(Work task)
Please make an exact transcription of the records, keeping the pictures out of it.

(Records for this task)
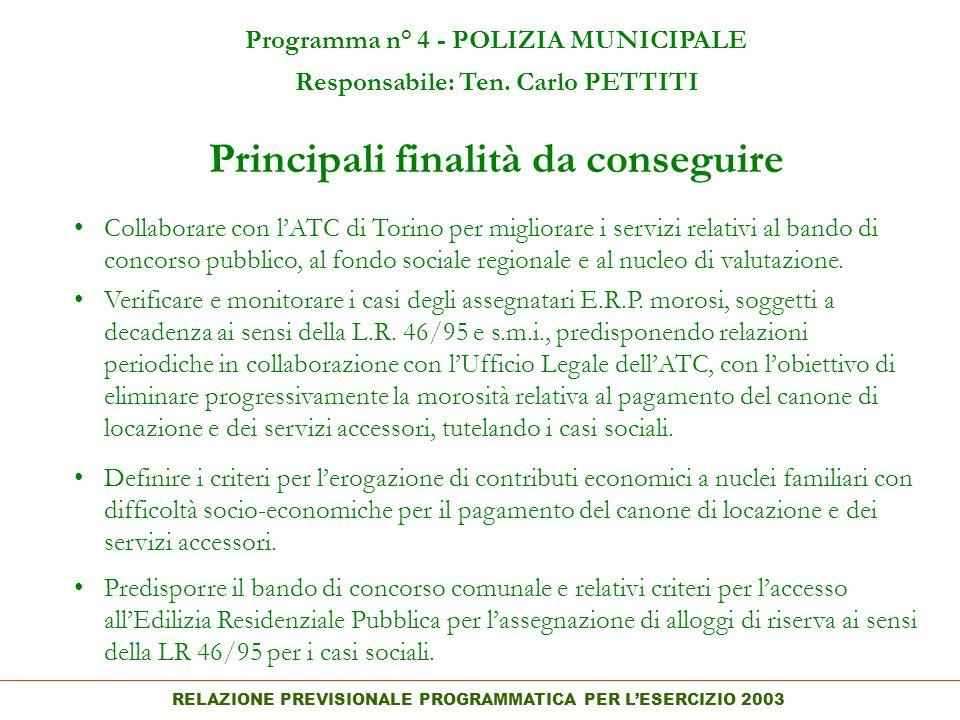 RELAZIONE PREVISIONALE PROGRAMMATICA PER LESERCIZIO 2003 Principali finalità da conseguire Programma n° 4 - POLIZIA MUNICIPALE Responsabile: Ten.
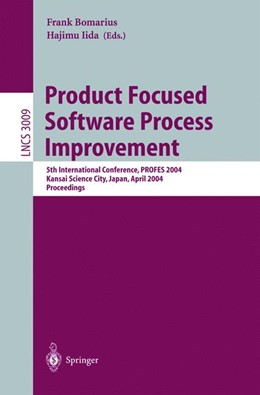 Abbildung von Bomarius / Iida | Product Focused Software Process Improvement | 2004 | 5th International Conference, ... | 3009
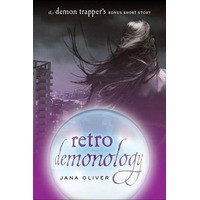 Retro Demonology (The Demon Trappers, #0.5) - Jana Oliver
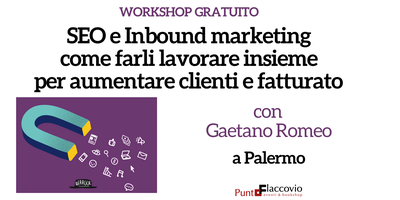 Workshop gratuito SEO e Inbound marketing: come farli...
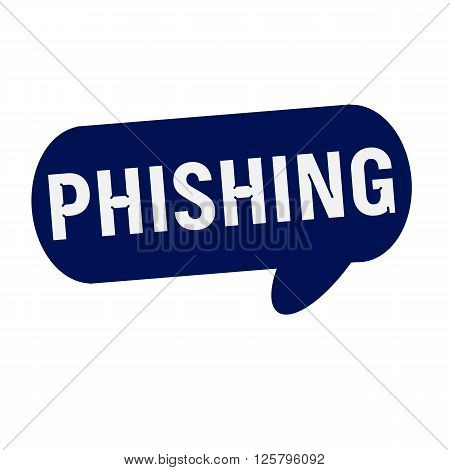 PHISHING wording on Speech bubbles blue cylinder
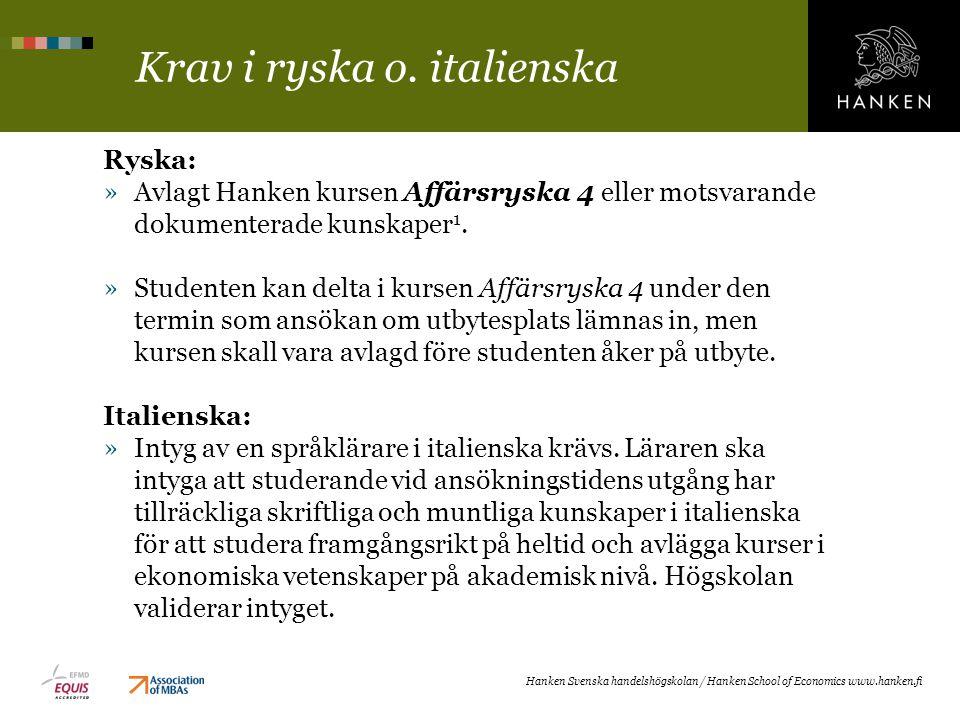 Krav i ryska o. italienska Ryska: »Avlagt Hanken kursen Affärsryska 4 eller motsvarande dokumenterade kunskaper 1. »Studenten kan delta i kursen Affär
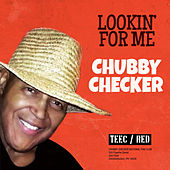 Lookin' for Me by Chubby Checker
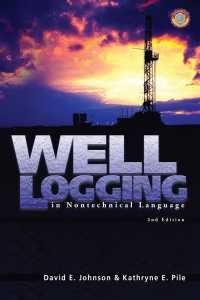 Well Logging in Nontechnical Language (2ND)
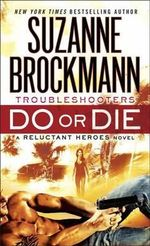 Do or Die : Troubleshooters: A Reluctant Heroes Novel - Suzanne Brockmann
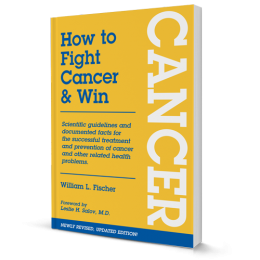 How to Fight Cancer and Win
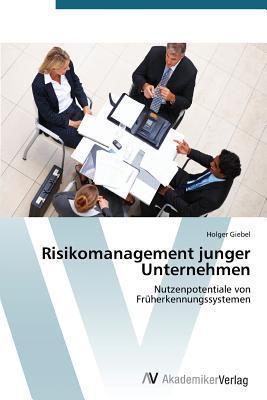 Risikomanagement Junger Unternehmen  by  Giebel Holger
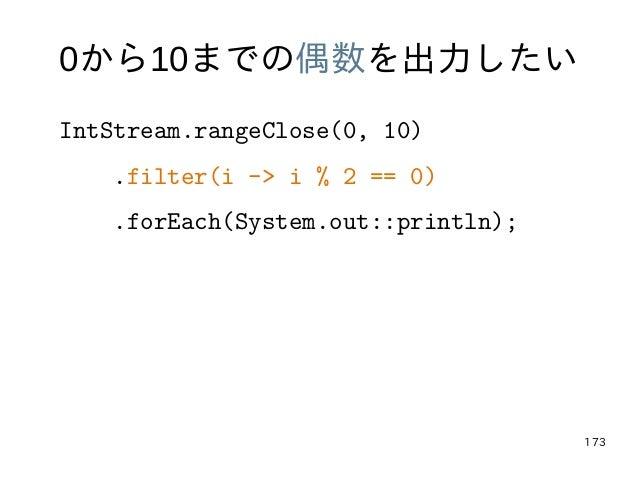 173 0から10までの偶数を出力したい IntStream.rangeClose(0, 10) .filter(i -> i % 2 == 0) .forEach(System.out::println);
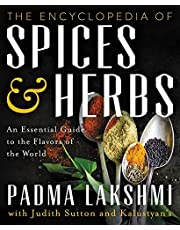 The Encyclopedia of Spices and Herbs: An Essential Guide to the Flavors of the World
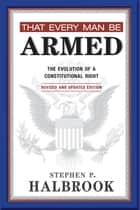 That Every Man Be Armed - The Evolution of a Constitutional Right. Revised and Updated Edition. ebook by Stephen P. Halbrook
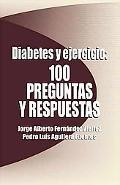 Diabetes y Ejercicio: 100 preguntas y respuestas (Spanish Edition)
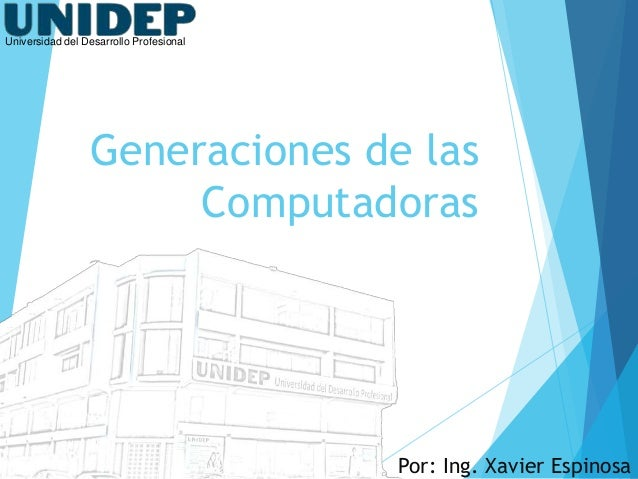 Universidad del Desarrollo Profesional  Generaciones de las Computadoras  Por: Ing. Xavier Espinosa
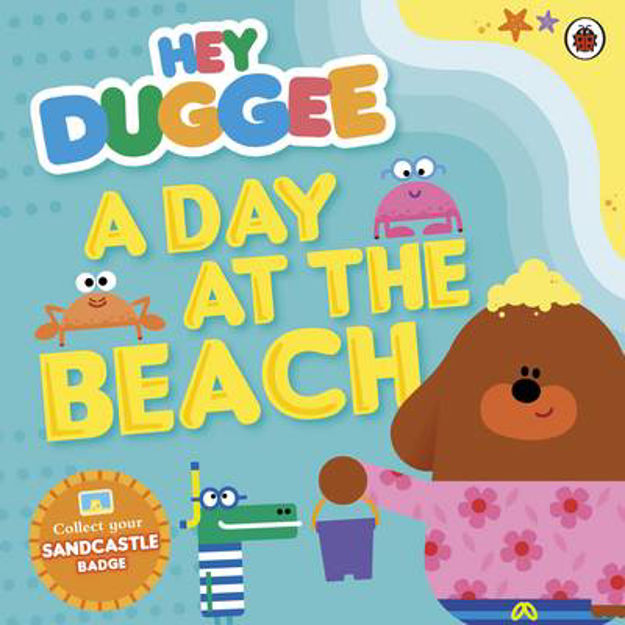 Picture of Hey Duggee: A Day at the Beach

(Result for this exercise)
 RELAZIONE PREVISIONALE PROGRAMMATICA PER LESERCIZIO 2003 Principali finalità da conseguire Programma n° 4 - POLIZIA MUNICIPALE Responsabile: Ten.
 Abbildung von Bomarius / Iida | Product Focused Software Process Improvement | 2004 | 5th International Conference, ... | 3009
 Retro Demonology (The Demon Trappers, #0.5) - Jana Oliver
 Workshop gratuito SEO e Inbound marketing: come farli...
 PHISHING wording on Speech bubbles blue cylinder
 Krav i ryska o. italienska Ryska: »Avlagt Hanken kursen Affärsryska 4 eller motsvarande dokumenterade kunskaper 1. »Studenten kan delta i kursen Affär
 Lookin' for Me by Chubby Checker
 Well Logging in Nontechnical Language (2ND)
 Do or Die : Troubleshooters: A Reluctant Heroes Novel - Suzanne Brockmann
 How to Fight Cancer and Win
 Risikomanagement Junger Unternehmen  by  Giebel Holger
 173 0から10までの偶数を出力したい IntStream.rangeClose(0, 10) .filter(i -> i % 2 == 0) .forEach(System.out::println);
 The Encyclopedia of Spices and Herbs: An Essential Guide to the Flavors of the World
 That Every Man Be Armed - The Evolution of a Constitutional Right. Revised and Updated Edition. ebook by Stephen P. Halbrook
 Diabetes y Ejercicio: 100 preguntas y respuestas (Spanish Edition)
 Universidad del Desarrollo Profesional  Generaciones de las Computadoras  Por: Ing. Xavier Espinosa
 Picture of Hey Duggee: A Day at the Beach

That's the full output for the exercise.